Comptez-vous développer des services en crypto monnaies ?

Didier Lallemand : Treezor compte déjà dans ses clients des acteurs du marché des crypto-monnaies. En effet, certaines plateformes d’échange (qui permettent de convertir les monnaies FIAT – par exemple l’euro – en crypto monnaies) utilisent les wallets de Treezor pour héberger les montants en euros reçus de leurs clients. Au-delà de ce cas d’usage, Treezor ne propose pas aujourd’hui de services de paiement en crypto-monnaies. Cependant, cela pourrait être une piste de réflexion pour l’avenir, notamment avec le développement de stablecoins (crypto monnaies dont la valeur est stable et garantie par des dépôts) qui possèdent beaucoup de similitudes avec la monnaie électronique.

Julien Maldonato : Le développement des crypto monnaies et plus généralement des technologies du Web 3.0 constitue la prochaine révolution du secteur financier. Aujourd’hui les acteurs financiers sont déjà confrontés au développement des crypto monnaies : leurs clients peuvent rapatrier des fonds euro dont les plus-values ont été réalisées en crypto monnaies. Ils doivent alors pouvoir justifier de l’origine des fonds à des fins de lutte contre le blanchiment et financement du terrorisme. Comme évoqué par Treezor, un second cas d’usage consiste à ouvrir des comptes en euro pour héberger les fonds des clients des plateformes d’échange. Dans ce cas également, un devoir de surveillance de la provenance des fonds de la plateforme d’échange est à exercer. On observe également une augmentation des acteurs du marché qui proposent leurs propres services en crypto monnaie : Revolut propose d’acheter et vendre des crypto monnaies, Lydia propose d’investir dans des actions en actifs numériques, Banque Casino a lancé un stable coin adossé à l’euro, le Lugh avec l’aide de Société Générale

 

Quel a été l’impact de la DSP2 sur votre activité ?
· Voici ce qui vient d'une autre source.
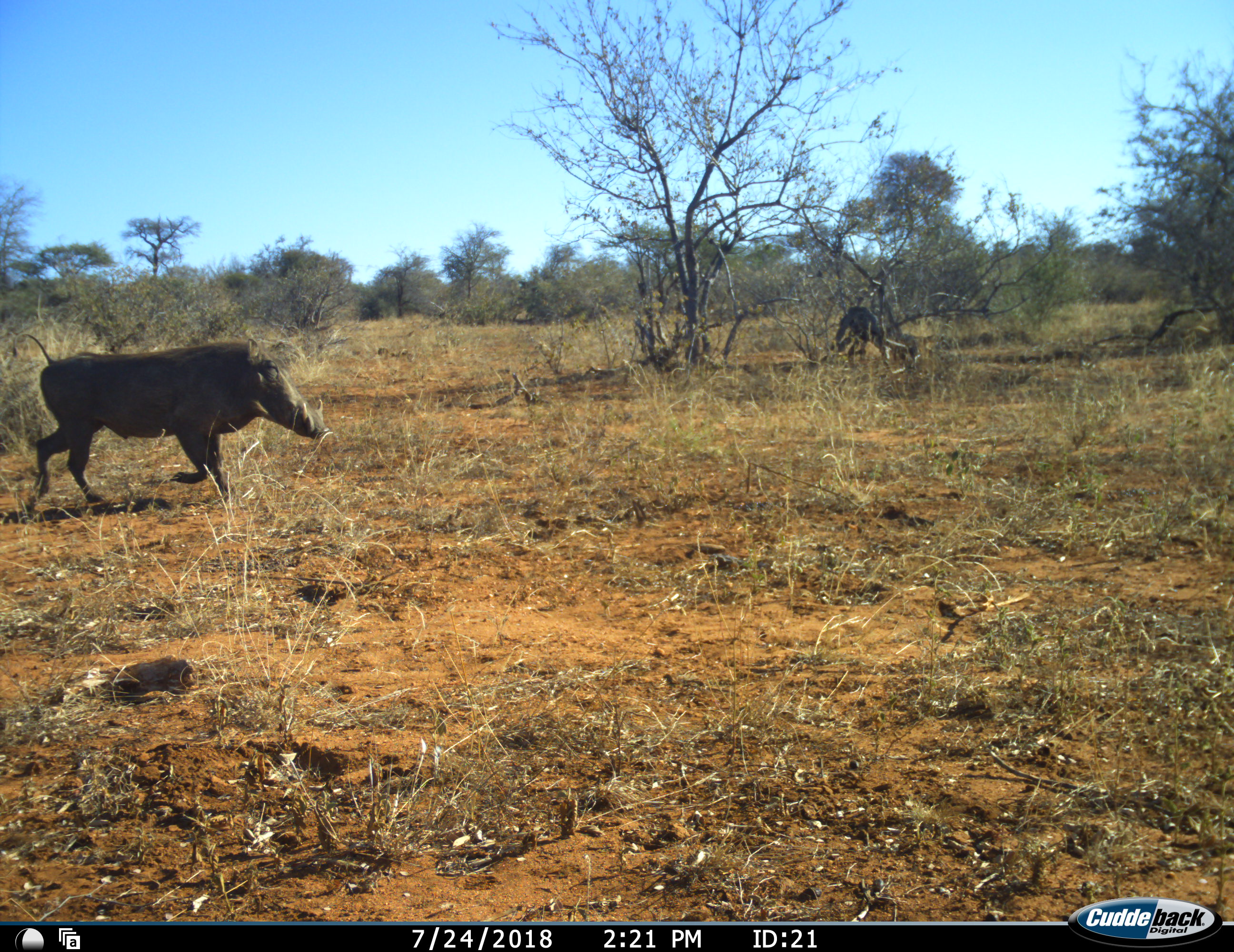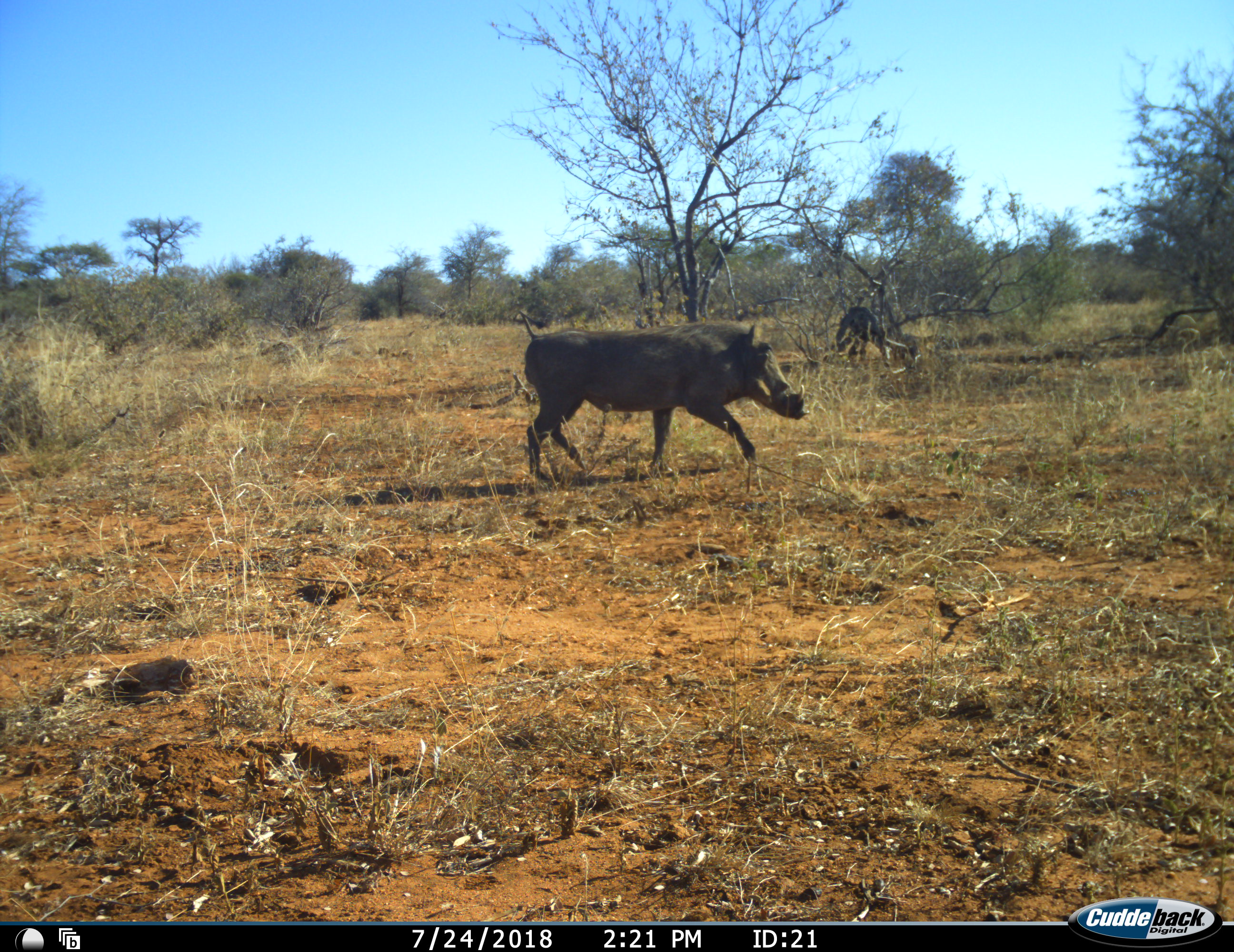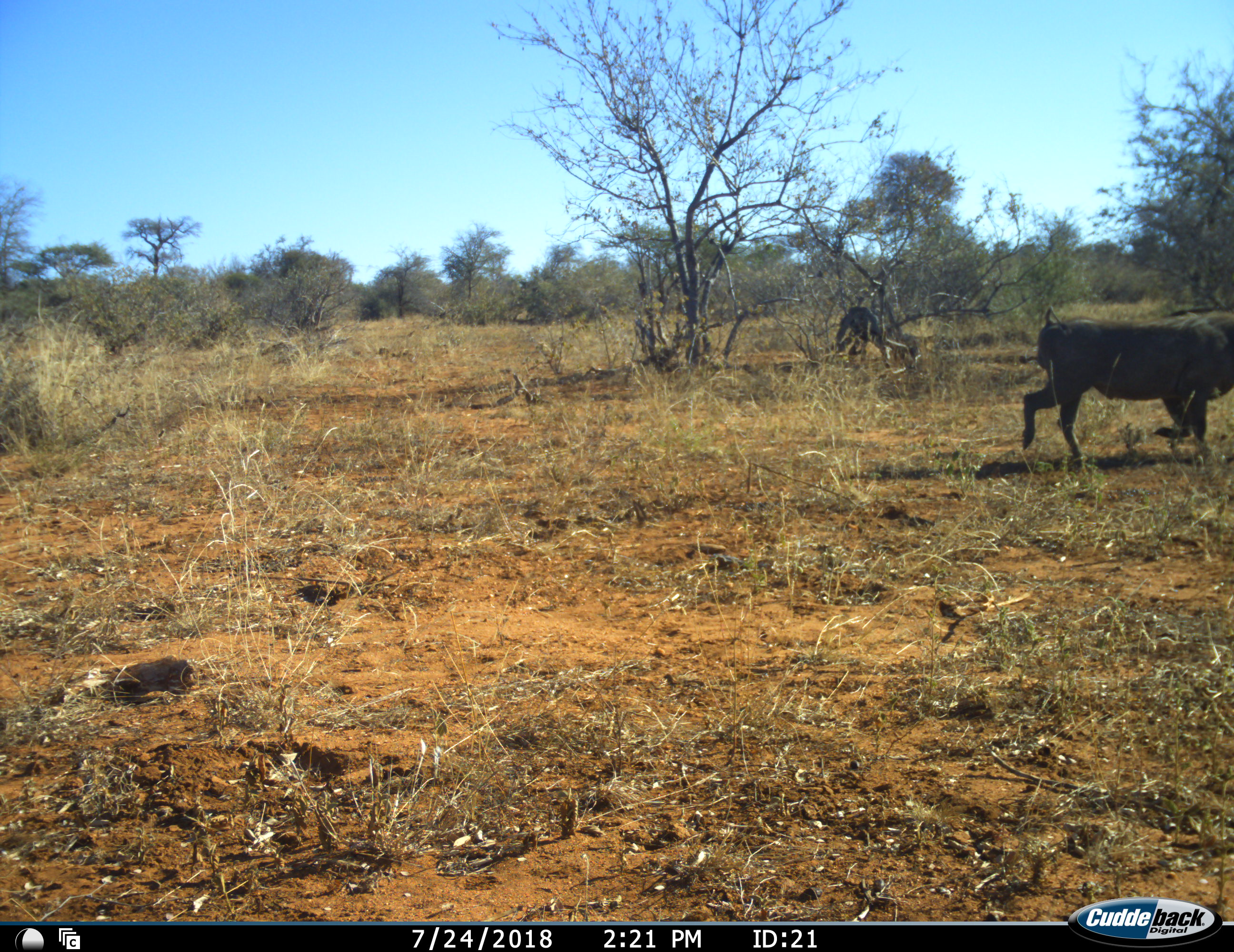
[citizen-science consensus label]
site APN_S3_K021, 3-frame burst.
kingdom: Animalia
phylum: Chordata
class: Mammalia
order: Artiodactyla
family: Suidae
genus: Phacochoerus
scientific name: Phacochoerus africanus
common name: warthog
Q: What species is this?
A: Warthog (Phacochoerus africanus).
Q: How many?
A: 1.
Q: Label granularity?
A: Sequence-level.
Didier Lallemand : Chez Treezor, la DSP2 a été une source d’opportunités car elle a permis d’élargir l’offre de service en intégrant la finance dans des parcours extra-financiers. L’API d’agrégation de comptes (AISP) permet, par exemple, de calculer automatiquement le score de crédit d’un client et ainsi fournir un avis immédiat quant à sa solvabilité et l’API d’initiation de paiement (PISP) permet de vérifier lors du KYC (Know Your Customer) l’existence d’un compte bancaire.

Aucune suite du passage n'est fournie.